PASSAGE FOR REVIEW —
╭──

During “the monastery years” as I have come to call them, we used to joke among the brothers about the steel mullions on the windows of our cell. The monks cells looked out onto the Charles River near Harvard Square in Cambridge Massachusetts. The monastery was designed by Ralph Adam Cramm who loved the “monk mystique” and created a monastery which looked like it had been plucked from a french village. The windows had black steel mullions around the glass panes. Some days the steel squares on the windows of our cells looked like they were bars which kept us inside our cell and sometimes the steel bars seemed as though they were there to keep the world out and protect our cloistered life. We would sometimes have an “in day” and sometimes an “out day” depending on how the bars of our cell windows seemed to us – confining or protecting.
This statue set over the door near the chapel in the cathedral is what one sees as one heads up the stairs to the offices of the Dean, Cathedral Chapter and staff. We pass by them every day up and down the stairs from morning prayer, evening prayer, Eucharist and meetings; and this androgynous angel has become a sort of companion to me. My eyes brush her, or him, every day, many times like a valley wind brushes the edge of a forest. My psyche touches it as I go by as if dipping a finger into a baptismal font on the way past in a procession.

╰──

RAW DATA —
╭──

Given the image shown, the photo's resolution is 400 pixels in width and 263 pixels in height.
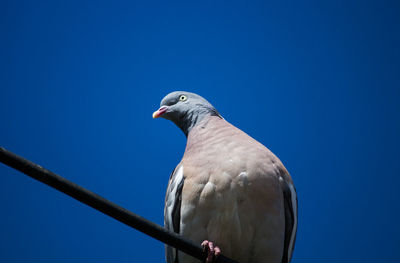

╰──

YOUR TASKS —
[a] In the reflection on the monastery and the cathedral angel, rewrite the section starting with "This statue set" and going on through "in a procession.", substituting "steps" for "stairs".
[b] According to the reflection on the monastery and the cathedral angel, who designed the monastery?
[c] Write a continuation of the reflection on the monastery and the cathedral angel, beginning after its final sentence.

REPLIES —
[a]
This statue set over the door near the chapel in the cathedral is what one sees as one heads up the steps to the offices of the Dean, Cathedral Chapter and staff. We pass by them every day up and down the steps from morning prayer, evening prayer, Eucharist and meetings; and this androgynous angel has become a sort of companion to me. My eyes brush her, or him, every day, many times like a valley wind brushes the edge of a forest. My psyche touches it as I go by as if dipping a finger into a baptismal font on the way past in a procession.

[b] Ralph Adam Cramm.

[c]
Not unlike the cell window bars, the statue changes its message depending on what is going on in my heart and soul at the time of the passing. When I am missing friends and the farm in New Hampshire (which is perfectly normal in a transition) it seems a bit funeral. When I am optimistic and joyful about my choice to come to Denver, her empty clam shell is a symbol of potential and hope that I have found a remnant healthy corner of the Episcopal Church. When the ascent up the stairs is at the end of a day, the angel’s clam shell reminds me of the shell used in our Baptism and I am encouraged that we are doing valuable work. When I have visited with someone who has arrived needing pastoral care, the angel reminds me that we clergy are fed so that we can feed and her shell bowl represents offering and sustenance.
The power of art and beauty in a church or a home is that it can become like any icon in which one sees what one needs to see or what one projects and in either case there is much to be learned. The art of life is not in understanding what is going on in our lives and our souls. That is not our job. They are just thoughts. Believing them is dangerous though common. The art of life is in taking the time to notice what is going on in our souls so that we can, like this angel, place our hopes and fears, desires and demands, regreets and failures into the shell as we pass as if it were God’s in-box – as if God cares. For indeed I think God cares very much.